:: Texte présenté ::

Commençons par le commencement, comme il est de bon ton d’écrire quand on ne sait pas, justement, par où commencer. Le prologue. Après sa lecture, nous avons été pris d’une intense jalousie : le passage que nous aurions tellement voulu écrire. Une vision cinématographique d’un enchainement de mouvements dans le centre-ville de Tournon. A la manière d’un Welles – ouais, n’ayons pas peur des comparaisons outrancières – Ledun se lance dans une scène d’exposition qui nous rappelle l’historique plan séquence des premières minutes de La soif du mal. Virevoltant d’un personnage à l’autre, on se promène à travers les rues de la ville, chacun nous menant à un endroit d’où part une nouvelle action. Tout cela à un but, évidemment : la rupture, brutale. A la fin de cette introduction plutôt badine, un gosse se jette du septième étage de l’immeuble de ses parents, une fille se plante un couteau dans la gorge.

:::
:: Extrait de données ::

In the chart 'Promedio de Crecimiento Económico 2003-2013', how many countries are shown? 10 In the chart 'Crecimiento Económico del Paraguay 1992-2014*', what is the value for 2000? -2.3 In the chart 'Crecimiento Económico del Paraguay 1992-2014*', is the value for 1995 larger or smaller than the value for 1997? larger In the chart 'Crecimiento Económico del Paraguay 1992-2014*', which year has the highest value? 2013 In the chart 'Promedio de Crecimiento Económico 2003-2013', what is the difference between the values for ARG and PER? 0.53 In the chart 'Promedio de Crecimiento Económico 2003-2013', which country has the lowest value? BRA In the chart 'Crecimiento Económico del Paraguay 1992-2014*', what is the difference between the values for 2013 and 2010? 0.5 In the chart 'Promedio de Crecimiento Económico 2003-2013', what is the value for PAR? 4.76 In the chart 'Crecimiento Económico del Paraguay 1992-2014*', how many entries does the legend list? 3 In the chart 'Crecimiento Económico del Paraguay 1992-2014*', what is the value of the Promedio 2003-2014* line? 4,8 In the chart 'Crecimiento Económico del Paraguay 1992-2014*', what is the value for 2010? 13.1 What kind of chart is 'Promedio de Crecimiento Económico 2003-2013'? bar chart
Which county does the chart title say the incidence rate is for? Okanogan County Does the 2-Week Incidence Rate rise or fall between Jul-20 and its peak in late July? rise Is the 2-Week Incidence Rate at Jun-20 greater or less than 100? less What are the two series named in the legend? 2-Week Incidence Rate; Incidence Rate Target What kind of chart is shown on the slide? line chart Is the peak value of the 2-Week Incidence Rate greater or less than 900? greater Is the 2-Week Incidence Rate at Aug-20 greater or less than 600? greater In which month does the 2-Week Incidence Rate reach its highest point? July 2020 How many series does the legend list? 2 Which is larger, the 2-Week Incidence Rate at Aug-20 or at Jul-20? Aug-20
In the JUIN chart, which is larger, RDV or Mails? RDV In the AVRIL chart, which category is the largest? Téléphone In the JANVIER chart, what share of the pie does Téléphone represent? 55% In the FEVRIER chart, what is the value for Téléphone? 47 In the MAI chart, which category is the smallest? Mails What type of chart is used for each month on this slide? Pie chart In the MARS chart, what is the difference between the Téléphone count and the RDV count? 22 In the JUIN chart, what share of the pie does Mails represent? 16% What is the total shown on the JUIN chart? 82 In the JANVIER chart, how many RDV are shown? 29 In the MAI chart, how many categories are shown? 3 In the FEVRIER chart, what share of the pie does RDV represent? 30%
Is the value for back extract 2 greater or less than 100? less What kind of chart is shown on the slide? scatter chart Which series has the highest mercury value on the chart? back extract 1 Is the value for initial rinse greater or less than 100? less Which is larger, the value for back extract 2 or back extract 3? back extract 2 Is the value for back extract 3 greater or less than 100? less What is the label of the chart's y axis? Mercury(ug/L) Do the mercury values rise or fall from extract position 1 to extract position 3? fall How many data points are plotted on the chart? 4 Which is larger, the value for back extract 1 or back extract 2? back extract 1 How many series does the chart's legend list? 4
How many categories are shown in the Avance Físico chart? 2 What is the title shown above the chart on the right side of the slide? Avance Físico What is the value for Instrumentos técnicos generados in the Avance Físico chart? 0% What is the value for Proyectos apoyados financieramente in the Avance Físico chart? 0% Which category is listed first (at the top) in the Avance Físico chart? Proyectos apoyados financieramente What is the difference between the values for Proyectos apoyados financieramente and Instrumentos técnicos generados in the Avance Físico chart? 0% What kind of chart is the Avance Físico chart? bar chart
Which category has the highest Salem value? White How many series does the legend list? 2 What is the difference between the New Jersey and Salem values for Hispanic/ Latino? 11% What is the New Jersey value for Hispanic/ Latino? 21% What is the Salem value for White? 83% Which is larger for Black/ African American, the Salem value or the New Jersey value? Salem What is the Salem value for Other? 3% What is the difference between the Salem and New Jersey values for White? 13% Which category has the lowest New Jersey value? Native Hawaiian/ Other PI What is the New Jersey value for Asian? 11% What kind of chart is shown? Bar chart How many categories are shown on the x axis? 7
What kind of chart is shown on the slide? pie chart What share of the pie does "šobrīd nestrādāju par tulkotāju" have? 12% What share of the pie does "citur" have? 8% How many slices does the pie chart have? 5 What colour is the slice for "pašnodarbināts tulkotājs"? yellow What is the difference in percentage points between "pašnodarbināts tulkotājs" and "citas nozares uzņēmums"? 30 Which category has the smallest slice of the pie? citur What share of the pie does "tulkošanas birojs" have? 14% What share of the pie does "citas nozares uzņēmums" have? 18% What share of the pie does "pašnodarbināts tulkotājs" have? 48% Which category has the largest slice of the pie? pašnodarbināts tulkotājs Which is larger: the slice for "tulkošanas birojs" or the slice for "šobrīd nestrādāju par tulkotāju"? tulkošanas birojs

:::

Exercices
1. Répondez brièvement aux questions suivantes sur le texte sur le prologue de Ledun.
(a) Dans quelle ville se déroule le prologue ?
(b) Quel film la scène d'exposition rappelle-t-elle ?
(c) De quel étage le gosse se jette-t-il ?
2. Pour chaque affirmation, dites si elle concorde avec le texte sur le prologue de Ledun, en citant les mots qui le montrent.
(a) Le prologue montre des mouvements dans le centre-ville de Tournon.
(b) L'introduction garde un ton grave du début à la fin.
(c) La lecture du prologue a laissé les auteurs indifférents.
3. Poursuivez le texte sur le prologue de Ledun à partir de sa dernière phrase.
Les entrées enregistrées n'ont aucun lien avec le texte sur le prologue de Ledun.

Corrigé
1.
(a) À Tournon, dans le centre-ville.
(b) La soif du mal.
(c) Du septième étage de l'immeuble de ses parents.

2.
(a) Oui : « un enchainement de mouvements dans le centre-ville de Tournon ».
(b) Non : « A la fin de cette introduction plutôt badine ».
(c) Non : « nous avons été pris d’une intense jalousie ».

3.
Oui, chez Ledun, on ne fait pas de détail. L’implication du lecteur est immédiate et l’horreur est au coin de chaque page. Aucun des personnages de son récit n’a de répit. Lorsque le lieutenant Korvine débarque dans cette histoire, lui-même porte dans le fond de sa poche un secret qu’il refuse d’ouvrir : une enveloppe renfermant des résultats d’analyses réalisés quelques jours auparavant. Alors ? Il l’a ce cancer des poumons ou pas ? On n’en sait rien parce que lui ne veut pas savoir. Lorsque le prologue s’achève, la vision multicadre s’arrête, la caméra se pose dans les pas de Korvine et ne le lâche plus. Focalisation interne sur quatre cent pages. On ne sait pas, on ne sait rien, de toute façon, personne ne sait rien. Visiblement pas. Comme Korvine qui ne veut pas savoir ce que son avenir médical lui prépare, Tournon ne veut pas savoir pourquoi ses gamins préfèrent mourir que devenir comme leurs parents. Alors la longue descente commence.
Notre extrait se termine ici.